- Requirements -
A) In the pipeline framework excerpt, what pleased the CEO once the production classifier adopted the pipeline inference framework?
B) Update the part of the pipeline framework excerpt starting at "But sure enough, a" and ending at "they aren’t adequate?" so that "model" appears wherever "classifier" stood.

===== Document segment

As you might expect from this description, he is the main hero in the greater story surrounding this one, and I am merely a well-prepared mercenary-type side character. He later revealed his immense frustration with the status quo of stale leadership, high operating costs, and bad code, that caused him to reach across the company wanted to help save the company from its reliance this legacy ML codebase and its poor outcomes. We ultimately found a lot of common ground in this frustration and quickly built a trusting relationship.

In this greater picture, the last boss I had been preparing for was revealed to simply be a stage boss, and not the most ugent to defeat nor the scariest. In this greenfield project proposal where everything was a rewrite, order and priorities had to be completely rethought. So to start, I volunteered to work on dataset pre-processing and configuration, putting aside the classifier/inference project as a lower ambiguity, lower risk boss that I was better prepared for.

But sure enough, a couple of months later, the team members’ focus had shifted, the classifier was still unfinished, and after getting dataset construction and training sorted out, the classifier was still more or less unchanged from the initial kick-off prototype. So I was ready to take on this stage boss, once and for all. But before that, I had to navigate a few traps.

Team lead: Why is your pipeline design better than my design in the prototype?
CTO: Did you do a literature review of the alternative technologies? Can you submit a short writeup of these alternatives and why they aren’t adequate?

My solution to the first one trap was pretty standard: a slew of design diagrams, bottleneck analysis, tradeoff documents, etc. But all of these arguments were ultimately unconvincing. Later, he revealed that was was unconvinced by my arguments or by the pipeline lib design until several months later when it was deployed into our fully scaled production system with no problems. So instead, the primary outcome of this whole slew of documents ended up being a simple demonstration of my commitment to the design and the heart to see it through to a successful completion.

The second issue I ignored. While the CTO was a phenomenal engineer with great practical sense, he was too far away from the project to control its course, and he had already signed off on the basic principle. All he was doing with this suggestion was trying save the company time and sorrow by making sure we weren’t reinventing the wheel. But I was already convinced that there was no such wheel, only the aforementioned logs and Conestoga wagons so I just ignored it, and the issue was dropped because implementation progress was steady.

After everything was said and done, several months later, the actual production classifier on most of our products ended up adopting the pipeline inference framework, and the CEO was pretty pleased about all the AWS cost savings, and the engineering management was pretty pleased about the additional flexibility, and everyone was happy. Except for me, because I was made a team-lead to make sure all this new infrastructure had the necessary support to make it to production successfully. And I was the one with the most technical expertise and knowledge of the systems. But after the business hurdles to getting the code to production were crossed, and operational difficulties settled down a bit, I managed to wiggle myself out of the leadership role, and started to have the space to think about where this core pipeline processing framework needs to go.

The Dungeon Needs a Walkthrough: Implicit feature support in microframeworks via examples and tutorials

Software development is much like game development: there are a few hardcore devs out there who want to solve every problem themselves, but most people just want to complete the challenge, regardless of what help they receive. So if you want to make a micro-framework like this successful, it needs to have easy, established ways to solve most common problems brought to it. This does not always require code: typically documentation, examples, and tutorials provide the necessary solutions just as effectively as coded features. This understanding that documentation can replace code is the key difference in philosophy between a microframework and a macroframework.

==========
===== Data listing

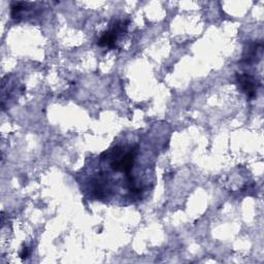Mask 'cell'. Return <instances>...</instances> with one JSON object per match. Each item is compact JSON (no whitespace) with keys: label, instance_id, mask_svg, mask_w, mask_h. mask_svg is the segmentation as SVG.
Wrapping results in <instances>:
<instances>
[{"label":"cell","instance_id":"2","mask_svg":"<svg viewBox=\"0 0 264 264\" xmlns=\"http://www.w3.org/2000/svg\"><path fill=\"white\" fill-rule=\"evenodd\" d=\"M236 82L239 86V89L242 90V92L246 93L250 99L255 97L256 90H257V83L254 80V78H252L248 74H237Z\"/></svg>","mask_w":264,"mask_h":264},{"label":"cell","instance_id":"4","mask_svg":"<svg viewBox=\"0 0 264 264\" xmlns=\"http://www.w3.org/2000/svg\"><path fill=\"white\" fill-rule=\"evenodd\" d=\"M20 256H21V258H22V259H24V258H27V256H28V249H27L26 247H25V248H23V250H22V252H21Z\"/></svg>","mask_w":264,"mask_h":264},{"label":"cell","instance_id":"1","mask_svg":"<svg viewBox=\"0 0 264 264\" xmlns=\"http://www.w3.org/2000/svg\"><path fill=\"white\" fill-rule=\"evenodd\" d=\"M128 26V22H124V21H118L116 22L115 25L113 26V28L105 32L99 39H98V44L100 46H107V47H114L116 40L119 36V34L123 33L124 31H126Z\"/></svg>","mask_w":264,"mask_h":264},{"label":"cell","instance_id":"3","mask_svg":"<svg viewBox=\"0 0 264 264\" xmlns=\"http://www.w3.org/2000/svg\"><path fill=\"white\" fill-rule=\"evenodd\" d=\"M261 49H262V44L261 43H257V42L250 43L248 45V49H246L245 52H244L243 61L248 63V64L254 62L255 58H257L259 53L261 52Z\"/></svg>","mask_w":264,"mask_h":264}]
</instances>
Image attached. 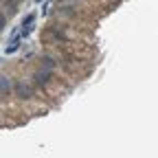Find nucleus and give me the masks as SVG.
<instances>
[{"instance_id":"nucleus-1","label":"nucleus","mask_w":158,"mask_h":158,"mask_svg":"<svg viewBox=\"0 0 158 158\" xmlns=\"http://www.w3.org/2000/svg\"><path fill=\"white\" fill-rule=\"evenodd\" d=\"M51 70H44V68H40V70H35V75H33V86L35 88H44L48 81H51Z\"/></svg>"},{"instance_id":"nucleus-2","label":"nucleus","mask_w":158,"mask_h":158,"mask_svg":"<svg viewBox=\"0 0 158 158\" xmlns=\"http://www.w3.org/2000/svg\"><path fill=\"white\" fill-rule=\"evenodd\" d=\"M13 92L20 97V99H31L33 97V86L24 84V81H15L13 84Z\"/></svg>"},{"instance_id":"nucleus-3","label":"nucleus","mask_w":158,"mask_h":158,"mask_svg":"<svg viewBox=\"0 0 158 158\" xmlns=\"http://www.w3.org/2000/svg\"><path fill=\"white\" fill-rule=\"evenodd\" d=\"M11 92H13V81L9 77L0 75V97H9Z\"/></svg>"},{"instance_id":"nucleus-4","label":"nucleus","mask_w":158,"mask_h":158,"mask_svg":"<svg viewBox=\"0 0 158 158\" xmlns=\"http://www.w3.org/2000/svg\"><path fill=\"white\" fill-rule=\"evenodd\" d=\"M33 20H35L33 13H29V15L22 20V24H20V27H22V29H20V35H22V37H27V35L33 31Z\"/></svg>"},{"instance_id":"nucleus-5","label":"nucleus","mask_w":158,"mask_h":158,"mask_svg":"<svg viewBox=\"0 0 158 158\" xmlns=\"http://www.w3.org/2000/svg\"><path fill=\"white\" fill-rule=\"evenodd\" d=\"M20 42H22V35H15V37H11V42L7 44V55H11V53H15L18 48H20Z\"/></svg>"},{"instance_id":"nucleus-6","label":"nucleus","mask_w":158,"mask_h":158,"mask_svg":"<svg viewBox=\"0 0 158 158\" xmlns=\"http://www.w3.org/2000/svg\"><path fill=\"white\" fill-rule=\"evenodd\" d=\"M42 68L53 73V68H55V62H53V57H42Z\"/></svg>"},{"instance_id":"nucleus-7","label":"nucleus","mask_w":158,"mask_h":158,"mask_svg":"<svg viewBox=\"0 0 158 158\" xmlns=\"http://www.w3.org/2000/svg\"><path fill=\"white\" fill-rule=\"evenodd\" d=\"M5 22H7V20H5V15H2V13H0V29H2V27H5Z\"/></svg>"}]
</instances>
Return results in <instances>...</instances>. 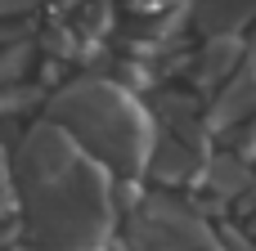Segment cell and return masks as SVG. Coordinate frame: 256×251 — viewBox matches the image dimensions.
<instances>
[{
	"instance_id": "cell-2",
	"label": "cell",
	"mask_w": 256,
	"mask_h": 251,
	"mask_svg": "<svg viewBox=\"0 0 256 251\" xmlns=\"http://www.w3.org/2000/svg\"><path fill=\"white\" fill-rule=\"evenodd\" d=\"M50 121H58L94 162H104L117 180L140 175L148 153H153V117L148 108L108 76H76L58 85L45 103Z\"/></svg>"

==========

- Solutions by task -
A) The AWS cost savings.

B)
But sure enough, a couple of months later, the team members’ focus had shifted, the model was still unfinished, and after getting dataset construction and training sorted out, the model was still more or less unchanged from the initial kick-off prototype. So I was ready to take on this stage boss, once and for all. But before that, I had to navigate a few traps.

Team lead: Why is your pipeline design better than my design in the prototype?
CTO: Did you do a literature review of the alternative technologies? Can you submit a short writeup of these alternatives and why they aren’t adequate?